— START OF Provided data —

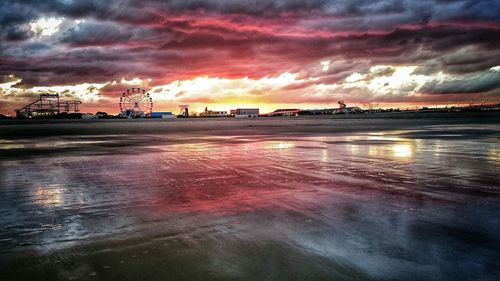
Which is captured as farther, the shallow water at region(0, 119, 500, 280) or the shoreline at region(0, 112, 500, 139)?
the shoreline at region(0, 112, 500, 139)

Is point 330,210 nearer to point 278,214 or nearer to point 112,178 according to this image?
point 278,214

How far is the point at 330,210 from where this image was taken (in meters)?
8.07

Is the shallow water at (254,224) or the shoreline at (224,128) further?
the shoreline at (224,128)

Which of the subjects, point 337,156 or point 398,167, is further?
point 337,156

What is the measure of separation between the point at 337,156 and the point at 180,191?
9.76 m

— END OF Provided data —

Stated goal =>
Rewrite all of the rows above, replacing "further" with "farther" wherever it appears and keeping everything else unchanged. Leave the pictures out.

Complete output =>
Which is captured as farther, the shallow water at region(0, 119, 500, 280) or the shoreline at region(0, 112, 500, 139)?
the shoreline at region(0, 112, 500, 139)

Is point 330,210 nearer to point 278,214 or nearer to point 112,178 according to this image?
point 278,214

How far is the point at 330,210 from where this image was taken (in meters)?
8.07

Is the shallow water at (254,224) or the shoreline at (224,128) farther?
the shoreline at (224,128)

Which of the subjects, point 337,156 or point 398,167, is farther?
point 337,156

What is the measure of separation between the point at 337,156 and the point at 180,191?
9.76 m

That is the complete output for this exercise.